Prefetches and Proxies

Jody asks “Are ‘prefetch opens’ and ‘proxy opens’ the same thing?”

Non-human opens

An “open” is just someone (or something) fetching a remote image.

A non-human-interaction (NHI) open is where some sort of automation fetches the image without human interaction – i.e. it’s fetched when the automation feels like it, not triggered by a user opening a message.

Prefetched images

A pre-fetched open is a NHI open where the image is retrieved by some sort of automation prior to the user seeing the email. Describing it as prefetched implies that the users mail client won’t fetch the image again when the mail is read by a human, rather it’ll use that copy of the image it’s already got. (But it’s not always that simple, especially with users with multiple mail clients).

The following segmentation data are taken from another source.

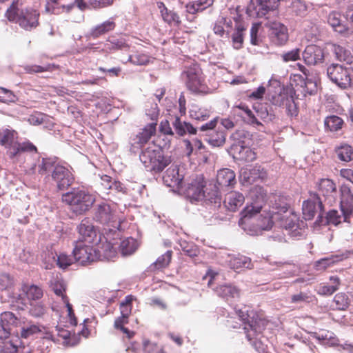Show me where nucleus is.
Listing matches in <instances>:
<instances>
[{
	"instance_id": "obj_1",
	"label": "nucleus",
	"mask_w": 353,
	"mask_h": 353,
	"mask_svg": "<svg viewBox=\"0 0 353 353\" xmlns=\"http://www.w3.org/2000/svg\"><path fill=\"white\" fill-rule=\"evenodd\" d=\"M289 205L287 203L279 205L275 203L268 210H263L253 222L250 230L254 232L270 230L274 223H278L285 228H292L294 225V215L288 211Z\"/></svg>"
},
{
	"instance_id": "obj_2",
	"label": "nucleus",
	"mask_w": 353,
	"mask_h": 353,
	"mask_svg": "<svg viewBox=\"0 0 353 353\" xmlns=\"http://www.w3.org/2000/svg\"><path fill=\"white\" fill-rule=\"evenodd\" d=\"M18 132L12 129L0 130V145L8 149L7 154L10 159L17 160L24 152H37V148L30 142L19 143Z\"/></svg>"
},
{
	"instance_id": "obj_3",
	"label": "nucleus",
	"mask_w": 353,
	"mask_h": 353,
	"mask_svg": "<svg viewBox=\"0 0 353 353\" xmlns=\"http://www.w3.org/2000/svg\"><path fill=\"white\" fill-rule=\"evenodd\" d=\"M139 159L146 169L154 173L161 172L172 162L171 157L164 155L163 150L154 144L145 148Z\"/></svg>"
},
{
	"instance_id": "obj_4",
	"label": "nucleus",
	"mask_w": 353,
	"mask_h": 353,
	"mask_svg": "<svg viewBox=\"0 0 353 353\" xmlns=\"http://www.w3.org/2000/svg\"><path fill=\"white\" fill-rule=\"evenodd\" d=\"M62 201L69 205L70 210L74 213L83 214L92 208L95 198L88 191L77 188L63 194Z\"/></svg>"
},
{
	"instance_id": "obj_5",
	"label": "nucleus",
	"mask_w": 353,
	"mask_h": 353,
	"mask_svg": "<svg viewBox=\"0 0 353 353\" xmlns=\"http://www.w3.org/2000/svg\"><path fill=\"white\" fill-rule=\"evenodd\" d=\"M6 17L10 21L15 22L23 29L30 31L39 26L40 13L34 9L20 10L17 4L12 3L6 11Z\"/></svg>"
},
{
	"instance_id": "obj_6",
	"label": "nucleus",
	"mask_w": 353,
	"mask_h": 353,
	"mask_svg": "<svg viewBox=\"0 0 353 353\" xmlns=\"http://www.w3.org/2000/svg\"><path fill=\"white\" fill-rule=\"evenodd\" d=\"M206 181L203 175H196L193 176L190 181L181 189L185 196L190 200L191 202L199 201L203 200L210 201L211 203L220 202L221 197L219 195L218 191L215 190L213 195L210 196V193L205 194Z\"/></svg>"
},
{
	"instance_id": "obj_7",
	"label": "nucleus",
	"mask_w": 353,
	"mask_h": 353,
	"mask_svg": "<svg viewBox=\"0 0 353 353\" xmlns=\"http://www.w3.org/2000/svg\"><path fill=\"white\" fill-rule=\"evenodd\" d=\"M187 89L195 95H205L211 92L205 82V77L201 68L193 65L182 74Z\"/></svg>"
},
{
	"instance_id": "obj_8",
	"label": "nucleus",
	"mask_w": 353,
	"mask_h": 353,
	"mask_svg": "<svg viewBox=\"0 0 353 353\" xmlns=\"http://www.w3.org/2000/svg\"><path fill=\"white\" fill-rule=\"evenodd\" d=\"M94 219L96 221L114 229L119 230L121 226L116 210L106 202H101L96 206Z\"/></svg>"
},
{
	"instance_id": "obj_9",
	"label": "nucleus",
	"mask_w": 353,
	"mask_h": 353,
	"mask_svg": "<svg viewBox=\"0 0 353 353\" xmlns=\"http://www.w3.org/2000/svg\"><path fill=\"white\" fill-rule=\"evenodd\" d=\"M327 73L330 80L341 88L353 85V69L339 64H332L327 68Z\"/></svg>"
},
{
	"instance_id": "obj_10",
	"label": "nucleus",
	"mask_w": 353,
	"mask_h": 353,
	"mask_svg": "<svg viewBox=\"0 0 353 353\" xmlns=\"http://www.w3.org/2000/svg\"><path fill=\"white\" fill-rule=\"evenodd\" d=\"M72 254L75 261L82 265H89L99 258L98 252L92 245L82 242H74Z\"/></svg>"
},
{
	"instance_id": "obj_11",
	"label": "nucleus",
	"mask_w": 353,
	"mask_h": 353,
	"mask_svg": "<svg viewBox=\"0 0 353 353\" xmlns=\"http://www.w3.org/2000/svg\"><path fill=\"white\" fill-rule=\"evenodd\" d=\"M51 177L59 190L68 189L74 181L72 168H68L61 164H57L52 170Z\"/></svg>"
},
{
	"instance_id": "obj_12",
	"label": "nucleus",
	"mask_w": 353,
	"mask_h": 353,
	"mask_svg": "<svg viewBox=\"0 0 353 353\" xmlns=\"http://www.w3.org/2000/svg\"><path fill=\"white\" fill-rule=\"evenodd\" d=\"M152 119L153 121L146 125L140 132L135 135L132 139V145H137L141 148L144 144L147 143L148 141L156 133V127L157 125V117L158 116V105L157 103L154 104L152 107Z\"/></svg>"
},
{
	"instance_id": "obj_13",
	"label": "nucleus",
	"mask_w": 353,
	"mask_h": 353,
	"mask_svg": "<svg viewBox=\"0 0 353 353\" xmlns=\"http://www.w3.org/2000/svg\"><path fill=\"white\" fill-rule=\"evenodd\" d=\"M79 239L76 242L93 244L99 241L97 231L93 223L88 218L83 219L77 226Z\"/></svg>"
},
{
	"instance_id": "obj_14",
	"label": "nucleus",
	"mask_w": 353,
	"mask_h": 353,
	"mask_svg": "<svg viewBox=\"0 0 353 353\" xmlns=\"http://www.w3.org/2000/svg\"><path fill=\"white\" fill-rule=\"evenodd\" d=\"M340 208L343 214V221L350 223V219L353 213V194L350 188L346 184H342L339 188Z\"/></svg>"
},
{
	"instance_id": "obj_15",
	"label": "nucleus",
	"mask_w": 353,
	"mask_h": 353,
	"mask_svg": "<svg viewBox=\"0 0 353 353\" xmlns=\"http://www.w3.org/2000/svg\"><path fill=\"white\" fill-rule=\"evenodd\" d=\"M262 209V204L259 202L247 205L241 212V218L239 224L245 230H249L253 222L259 215Z\"/></svg>"
},
{
	"instance_id": "obj_16",
	"label": "nucleus",
	"mask_w": 353,
	"mask_h": 353,
	"mask_svg": "<svg viewBox=\"0 0 353 353\" xmlns=\"http://www.w3.org/2000/svg\"><path fill=\"white\" fill-rule=\"evenodd\" d=\"M311 198L304 201L302 205L303 218L305 220H312L318 210L323 212L324 206L317 193H310Z\"/></svg>"
},
{
	"instance_id": "obj_17",
	"label": "nucleus",
	"mask_w": 353,
	"mask_h": 353,
	"mask_svg": "<svg viewBox=\"0 0 353 353\" xmlns=\"http://www.w3.org/2000/svg\"><path fill=\"white\" fill-rule=\"evenodd\" d=\"M316 188L319 194L325 198L329 203L334 202L337 192L336 184L328 178H322L316 183Z\"/></svg>"
},
{
	"instance_id": "obj_18",
	"label": "nucleus",
	"mask_w": 353,
	"mask_h": 353,
	"mask_svg": "<svg viewBox=\"0 0 353 353\" xmlns=\"http://www.w3.org/2000/svg\"><path fill=\"white\" fill-rule=\"evenodd\" d=\"M183 179L184 175L180 172L177 165H171L163 176V181L165 185L178 189H182Z\"/></svg>"
},
{
	"instance_id": "obj_19",
	"label": "nucleus",
	"mask_w": 353,
	"mask_h": 353,
	"mask_svg": "<svg viewBox=\"0 0 353 353\" xmlns=\"http://www.w3.org/2000/svg\"><path fill=\"white\" fill-rule=\"evenodd\" d=\"M303 59L307 65L322 63L324 61L323 50L316 45H309L303 52Z\"/></svg>"
},
{
	"instance_id": "obj_20",
	"label": "nucleus",
	"mask_w": 353,
	"mask_h": 353,
	"mask_svg": "<svg viewBox=\"0 0 353 353\" xmlns=\"http://www.w3.org/2000/svg\"><path fill=\"white\" fill-rule=\"evenodd\" d=\"M233 157L238 161L250 162L256 159V152L250 148L238 143H234L231 148Z\"/></svg>"
},
{
	"instance_id": "obj_21",
	"label": "nucleus",
	"mask_w": 353,
	"mask_h": 353,
	"mask_svg": "<svg viewBox=\"0 0 353 353\" xmlns=\"http://www.w3.org/2000/svg\"><path fill=\"white\" fill-rule=\"evenodd\" d=\"M241 176L245 182L252 183L259 179H265L267 172L261 165H256L252 168H243L241 172Z\"/></svg>"
},
{
	"instance_id": "obj_22",
	"label": "nucleus",
	"mask_w": 353,
	"mask_h": 353,
	"mask_svg": "<svg viewBox=\"0 0 353 353\" xmlns=\"http://www.w3.org/2000/svg\"><path fill=\"white\" fill-rule=\"evenodd\" d=\"M216 294L224 299L226 301L232 303L238 299L241 295V290L236 286L232 284H224L216 288Z\"/></svg>"
},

Prefetches provide uncertainty about whether and when the image was seen by a human.

Proxied opens

A proxied open is where the entity that wants an image (maybe a humans mail client, maybe some automation) doesn’t fetch the image directly, rather it asks another system – the proxy – to fetch the image on it’s behalf. That means that the IP address fetching the image will be that of the proxy, and the browser metadata such as user-agent will be that of the proxy.

(The proxy may also modify the image, cache it across multiple users, compress it or do other things – but we don’t care about that so much when we’re talking about opens.)

Proxies provide uncertainty about what IP address a human was using when they saw the email, and what browser or mail client they use (and also eliminate some of the protocol-level tricks that can be used to track users over time and across different websites and mail senders).

Proxy opens are not necessarily NHI – the proxy may be doing work on behalf of a human, or they may be doing it for some automation.

Why not both?

You will often see systems that use both prefetches and proxies. They’re working together to provide uncertainty about whether the image was seen by a human, when it was seen by a human, the IP address (and hence network provider and geographic location) of the user, and any information that could be used to fingerprint and track the user.

All that uncertainty helps to protect the privacy of the user, making it more difficult to profile them and to track their behaviour.

Apple MPP is one of the higher profile mailbox providers that does this, but there are similar elements in other mail systems.